### Segmento di testo
Gli chiedo a che sta lavorando attualmente. “Proprio in questi giorni – risponde – cerco di creare oggetti per abbellire i luoghi dove arrivano i turisti, a cominciare dai ristoranti e dagli alberghi. Gli italiani sono tra i primi al mondo per bruttezza delle camere d’albergo. Nei ristoranti si mangia anche con gli occhi, e negli alberghi si riposa meglio se gli occhi hanno qualcosa che tiene loro compagnia. Vorrei preparare un catalogo che offra indicazioni ai sindaci, o ai presidenti delle province, perché capiscano.
Ho l’impressione che il nostro Paese stia correndo verso la miseria. Solo la bellezza può salvarci. Noi di bellezza ne abbiamo molta, pure nei centri più appartati. Gli uffici tecnici devono impedire che si costruiscano dentro un bosco case bianche che sembrano tante dentiere, devono impedire che si mettano tapparelle dove ci sono le persiane, che si abusi dell’alluminio nelle finestre. Vorrei che i sindaci entrassero a dare uno sguardo alle trattorie; vorrei che, nelle loro scelte, chiedessero aiuto a chi ha simpatia per l’arte. Vorrei che ogni ristorante potesse offrire la bellezza: non servono grandi capolavori, bastano piccole cose che facciano tenerezza agli occhi in attesa del pranzo”.


Instancabile, Tonino Guerra continua ad esplorare le mille possibilità dell’espressione. Non esistono gerarchie, in arte. Non vi sono arti “minori”, se il fine è sempre lo stesso: la ricerca della bellezza, appunto. Nel suggestivo museo – e dinamico centro di iniziative culturali – aperto a pochi passi dalla “Casa dei mandorli”, negli spazi del trecentesco oratorio di Santa Maria della Misericordia (info: 0541-928846, www.toninoguerra.org), si ammirano così, oltre ai dipinti, le sculture del maestro, gli arazzi, le ceramiche, i mobili, anzi i “mobilacci” (inimitabili per la singolarità della struttura, dell’assemblaggio e delle scelte cromatiche), i “barattoli”, contenitori in cui sono chiusi, per dirla con l’autore, “i peccati dei contadini, la loro gioia, le loro fatiche e la grazia di quella grande civiltà”, e che ora “possono regalarci soltanto la loro presenza, i suoni della campagna, le parole di un poeta”.

### Compito 1
Secondo il brano su Tonino Guerra, in quale edificio ha sede il museo aperto a pochi passi dalla “Casa dei mandorli”?
### Compito 2
Copi dal brano su Tonino Guerra il passo che va da “Gli chiedo a” a “province, perché capiscano.”.

### Materiale mostrato
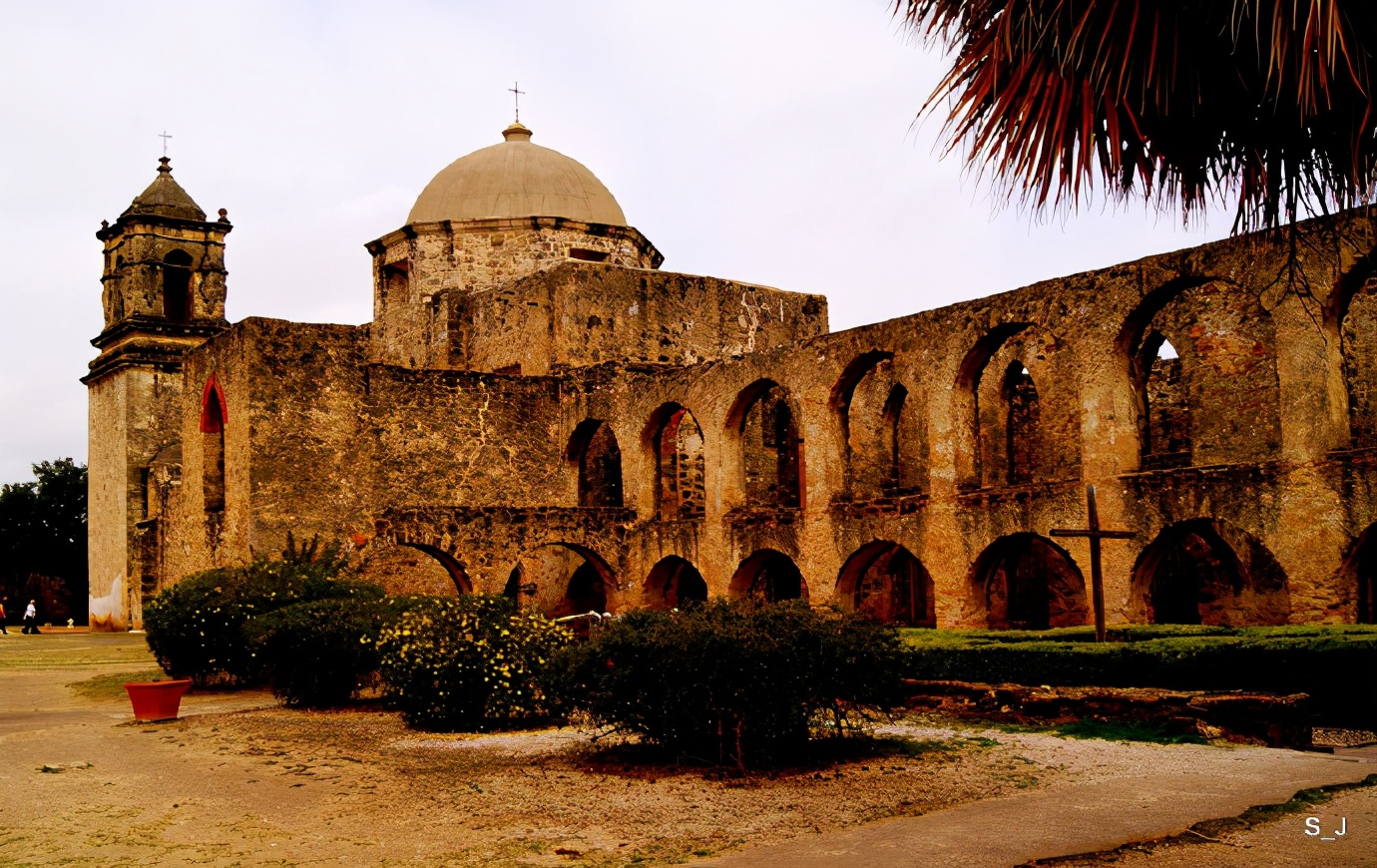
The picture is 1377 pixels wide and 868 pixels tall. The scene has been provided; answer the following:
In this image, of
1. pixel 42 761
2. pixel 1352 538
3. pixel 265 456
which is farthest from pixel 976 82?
pixel 265 456

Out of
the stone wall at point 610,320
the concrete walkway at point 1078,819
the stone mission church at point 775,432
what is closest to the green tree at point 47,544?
the stone mission church at point 775,432

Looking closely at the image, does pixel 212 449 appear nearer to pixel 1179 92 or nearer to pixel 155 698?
pixel 155 698

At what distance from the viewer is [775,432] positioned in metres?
22.7

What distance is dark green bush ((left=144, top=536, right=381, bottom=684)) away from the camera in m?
14.0

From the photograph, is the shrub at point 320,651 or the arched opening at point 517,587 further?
the arched opening at point 517,587

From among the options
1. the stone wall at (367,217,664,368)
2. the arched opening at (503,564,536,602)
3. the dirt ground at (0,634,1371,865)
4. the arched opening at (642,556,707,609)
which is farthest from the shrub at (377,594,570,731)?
the stone wall at (367,217,664,368)

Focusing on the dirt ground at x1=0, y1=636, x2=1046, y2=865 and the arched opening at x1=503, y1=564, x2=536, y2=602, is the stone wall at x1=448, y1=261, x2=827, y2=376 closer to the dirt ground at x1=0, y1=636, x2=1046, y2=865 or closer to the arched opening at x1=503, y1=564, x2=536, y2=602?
the arched opening at x1=503, y1=564, x2=536, y2=602

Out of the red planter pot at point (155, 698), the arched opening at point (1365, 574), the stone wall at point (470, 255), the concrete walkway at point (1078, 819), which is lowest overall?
the concrete walkway at point (1078, 819)

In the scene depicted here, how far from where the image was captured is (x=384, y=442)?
19.6 meters

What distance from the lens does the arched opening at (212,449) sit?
19344 millimetres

### Risposta completa 1
Nel trecentesco oratorio di Santa Maria della Misericordia.

### Risposta completa 2
Gli chiedo a che sta lavorando attualmente. “Proprio in questi giorni – risponde – cerco di creare oggetti per abbellire i luoghi dove arrivano i turisti, a cominciare dai ristoranti e dagli alberghi. Gli italiani sono tra i primi al mondo per bruttezza delle camere d’albergo. Nei ristoranti si mangia anche con gli occhi, e negli alberghi si riposa meglio se gli occhi hanno qualcosa che tiene loro compagnia. Vorrei preparare un catalogo che offra indicazioni ai sindaci, o ai presidenti delle province, perché capiscano.